» PROBLEM TO SOLVE:
Leave out the pictures and repeat everything else in the records exactly.

» GIVEN RECORDS:
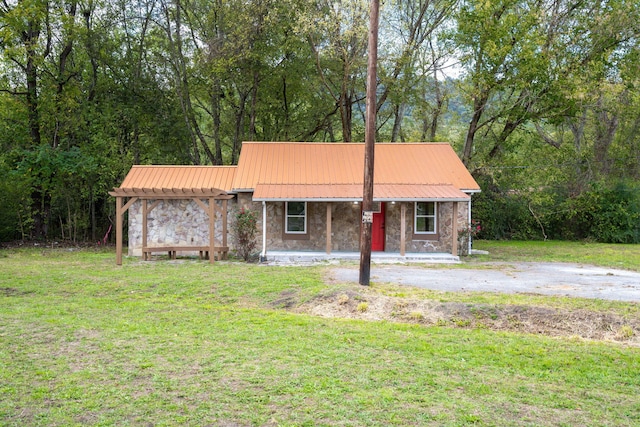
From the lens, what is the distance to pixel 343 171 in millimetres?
18422

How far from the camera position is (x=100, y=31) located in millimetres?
22125

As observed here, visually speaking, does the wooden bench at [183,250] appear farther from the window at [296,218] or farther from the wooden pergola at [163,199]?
the window at [296,218]

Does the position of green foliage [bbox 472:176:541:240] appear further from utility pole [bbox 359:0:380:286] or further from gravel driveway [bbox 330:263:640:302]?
utility pole [bbox 359:0:380:286]

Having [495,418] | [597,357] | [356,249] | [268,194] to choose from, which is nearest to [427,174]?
[356,249]

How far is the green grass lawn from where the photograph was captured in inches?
174

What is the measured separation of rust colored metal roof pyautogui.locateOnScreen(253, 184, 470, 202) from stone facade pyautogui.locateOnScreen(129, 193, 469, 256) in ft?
2.08

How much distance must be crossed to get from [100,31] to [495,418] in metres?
22.7

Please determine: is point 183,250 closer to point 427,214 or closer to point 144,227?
point 144,227

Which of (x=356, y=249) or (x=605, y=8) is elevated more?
(x=605, y=8)

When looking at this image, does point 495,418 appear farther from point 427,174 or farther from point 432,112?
point 432,112

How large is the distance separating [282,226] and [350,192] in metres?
2.65

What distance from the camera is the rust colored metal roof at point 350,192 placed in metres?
15.9

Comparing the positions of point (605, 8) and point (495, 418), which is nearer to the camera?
point (495, 418)

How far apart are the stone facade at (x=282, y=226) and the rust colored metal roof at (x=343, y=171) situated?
2.25 ft
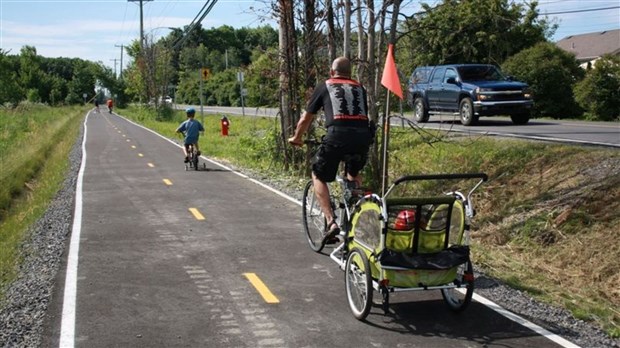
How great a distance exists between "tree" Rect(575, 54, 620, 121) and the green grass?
20.1m

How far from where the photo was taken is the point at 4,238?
1138 cm

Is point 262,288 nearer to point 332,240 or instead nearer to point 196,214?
point 332,240

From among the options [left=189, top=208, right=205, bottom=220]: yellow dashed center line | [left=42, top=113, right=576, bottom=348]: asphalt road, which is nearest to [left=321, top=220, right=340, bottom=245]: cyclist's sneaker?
[left=42, top=113, right=576, bottom=348]: asphalt road

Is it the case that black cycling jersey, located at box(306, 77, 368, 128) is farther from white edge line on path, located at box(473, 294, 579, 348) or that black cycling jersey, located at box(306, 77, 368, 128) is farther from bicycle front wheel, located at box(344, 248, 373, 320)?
white edge line on path, located at box(473, 294, 579, 348)

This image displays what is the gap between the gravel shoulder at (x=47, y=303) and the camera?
594 cm

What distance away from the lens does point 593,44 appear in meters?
68.4

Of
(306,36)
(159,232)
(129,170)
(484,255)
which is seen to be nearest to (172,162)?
(129,170)

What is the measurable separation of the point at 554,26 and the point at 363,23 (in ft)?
104

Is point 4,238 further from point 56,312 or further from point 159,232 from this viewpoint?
point 56,312

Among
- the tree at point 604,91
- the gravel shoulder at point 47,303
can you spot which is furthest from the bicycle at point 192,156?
the tree at point 604,91

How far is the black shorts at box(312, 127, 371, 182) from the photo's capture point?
7.36m

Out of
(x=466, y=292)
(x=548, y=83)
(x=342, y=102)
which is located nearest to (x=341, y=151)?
(x=342, y=102)

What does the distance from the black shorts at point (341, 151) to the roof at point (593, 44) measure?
6120 cm

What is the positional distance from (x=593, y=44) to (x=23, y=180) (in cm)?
6104
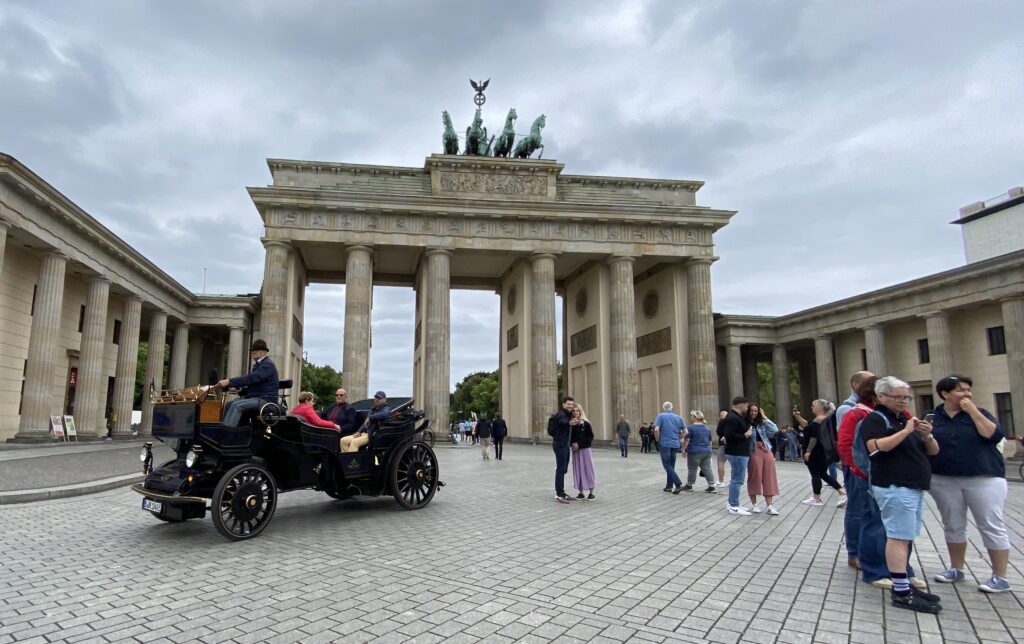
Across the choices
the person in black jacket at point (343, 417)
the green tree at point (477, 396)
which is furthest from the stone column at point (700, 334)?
the green tree at point (477, 396)

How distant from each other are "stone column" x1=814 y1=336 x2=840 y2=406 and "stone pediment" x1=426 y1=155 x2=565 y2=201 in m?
19.3

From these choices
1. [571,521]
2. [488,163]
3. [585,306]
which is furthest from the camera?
[585,306]

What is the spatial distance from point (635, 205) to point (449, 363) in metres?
14.2

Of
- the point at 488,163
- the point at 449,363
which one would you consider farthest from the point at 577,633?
the point at 488,163

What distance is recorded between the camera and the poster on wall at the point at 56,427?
2208 centimetres

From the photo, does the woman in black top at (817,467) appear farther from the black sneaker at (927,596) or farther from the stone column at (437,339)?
the stone column at (437,339)

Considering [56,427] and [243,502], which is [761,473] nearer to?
[243,502]

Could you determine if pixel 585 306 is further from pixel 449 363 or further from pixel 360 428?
pixel 360 428

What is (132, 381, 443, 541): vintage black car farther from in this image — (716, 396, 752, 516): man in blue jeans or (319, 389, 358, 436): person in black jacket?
(716, 396, 752, 516): man in blue jeans

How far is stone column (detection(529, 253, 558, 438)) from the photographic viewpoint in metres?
31.3

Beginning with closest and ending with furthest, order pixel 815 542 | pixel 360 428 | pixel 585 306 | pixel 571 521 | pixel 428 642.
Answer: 1. pixel 428 642
2. pixel 815 542
3. pixel 571 521
4. pixel 360 428
5. pixel 585 306

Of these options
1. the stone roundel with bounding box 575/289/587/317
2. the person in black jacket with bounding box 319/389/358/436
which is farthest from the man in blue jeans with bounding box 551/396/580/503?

» CORRECT ANSWER:
From the lens, what is the distance to pixel 343 171 in millimetres?
18422

How far from the camera position is (x=100, y=31) located in millimetres?
22125

As observed here, visually speaking, does the wooden bench at [183,250] appear farther from the window at [296,218] or farther from the wooden pergola at [163,199]?
the window at [296,218]

Does the position of green foliage [bbox 472:176:541:240] appear further from utility pole [bbox 359:0:380:286] or further from gravel driveway [bbox 330:263:640:302]?
utility pole [bbox 359:0:380:286]

Having [495,418] | [597,357] | [356,249] | [268,194] to choose from, which is nearest to [427,174]?
[356,249]

How far is the green grass lawn from where the photograph was captured in inches?
174

What is the measured separation of rust colored metal roof pyautogui.locateOnScreen(253, 184, 470, 202) from stone facade pyautogui.locateOnScreen(129, 193, 469, 256) in ft?
2.08

How much distance must be crossed to get from [100,31] to [495,418] in metres?
22.7

Please determine: is point 183,250 closer to point 427,214 or closer to point 144,227?
point 144,227

Which of (x=356, y=249) or (x=605, y=8) is elevated more?
(x=605, y=8)

When looking at this image, does point 495,418 appear farther from point 427,174 or farther from point 432,112?
point 432,112

How large is the distance separating [282,226] and [350,192] in metres?
2.65

What distance from the camera is the rust colored metal roof at point 350,192 placed in metres?
15.9

Comparing the positions of point (605, 8) and point (495, 418), which is nearer to the camera?
point (495, 418)

How far apart are the stone facade at (x=282, y=226) and the rust colored metal roof at (x=343, y=171) situated?
2.25 ft
How great a distance exists between "tree" Rect(575, 54, 620, 121) and the green grass?
20.1m

How far from where the photo was taken is the point at 4,238?
1138 cm

Is point 262,288 nearer to point 332,240 or instead nearer to point 196,214?
point 332,240

From among the options [left=189, top=208, right=205, bottom=220]: yellow dashed center line | [left=42, top=113, right=576, bottom=348]: asphalt road, which is nearest to [left=321, top=220, right=340, bottom=245]: cyclist's sneaker?
[left=42, top=113, right=576, bottom=348]: asphalt road

Is it the case that black cycling jersey, located at box(306, 77, 368, 128) is farther from white edge line on path, located at box(473, 294, 579, 348) or that black cycling jersey, located at box(306, 77, 368, 128) is farther from bicycle front wheel, located at box(344, 248, 373, 320)?
white edge line on path, located at box(473, 294, 579, 348)

This image displays what is the gap between the gravel shoulder at (x=47, y=303) and the camera?
594 cm

What distance away from the lens does point 593,44 appear in meters?
68.4

Of
(306,36)
(159,232)
(129,170)
(484,255)
which is seen to be nearest to (172,162)?
(129,170)

What is the measurable separation of the point at 554,26 and the point at 363,23 (in ft)?
104

Is point 4,238 further from point 56,312 or further from point 159,232 from this viewpoint?
point 56,312

Among
- the tree at point 604,91
- the gravel shoulder at point 47,303
can you spot which is furthest from the bicycle at point 192,156?
the tree at point 604,91

How far is the black shorts at box(312, 127, 371, 182) from the photo's capture point?
7.36m

Out of
(x=466, y=292)
(x=548, y=83)
(x=342, y=102)
which is located nearest to (x=341, y=151)?
(x=342, y=102)

What does the distance from the black shorts at point (341, 151) to the roof at point (593, 44) measure?
6120 cm

What is the positional distance from (x=593, y=44) to (x=23, y=180) (in cm)?
6104
Across the choices
the person in black jacket at point (343, 417)
the green tree at point (477, 396)
which is furthest from the stone column at point (700, 334)?
the green tree at point (477, 396)

How distant from each other are "stone column" x1=814 y1=336 x2=840 y2=406 and "stone pediment" x1=426 y1=155 x2=565 y2=201 in m?
19.3

From these choices
1. [571,521]
2. [488,163]
3. [585,306]
which is furthest from the camera?
[585,306]

What is the spatial distance from point (635, 205) to point (449, 363) in metres?
14.2

Of
- the point at 488,163
- the point at 449,363
which one would you consider farthest from the point at 577,633?
the point at 488,163

What distance is recorded between the camera and the poster on wall at the point at 56,427?
2208 centimetres

From the photo, does the woman in black top at (817,467) appear farther from the black sneaker at (927,596) or farther from the stone column at (437,339)?
the stone column at (437,339)

Considering [56,427] and [243,502], which is [761,473] nearer to?
[243,502]

Could you determine if pixel 585 306 is further from pixel 449 363 or further from pixel 360 428?
pixel 360 428

What is (132, 381, 443, 541): vintage black car farther from in this image — (716, 396, 752, 516): man in blue jeans or (319, 389, 358, 436): person in black jacket?
(716, 396, 752, 516): man in blue jeans

How far is stone column (detection(529, 253, 558, 438)) from the photographic viewpoint in metres?
31.3

Beginning with closest and ending with furthest, order pixel 815 542 | pixel 360 428 | pixel 585 306 | pixel 571 521 | pixel 428 642.
Answer: 1. pixel 428 642
2. pixel 815 542
3. pixel 571 521
4. pixel 360 428
5. pixel 585 306

Of these options
1. the stone roundel with bounding box 575/289/587/317
2. the person in black jacket with bounding box 319/389/358/436
which is farthest from the man in blue jeans with bounding box 551/396/580/503?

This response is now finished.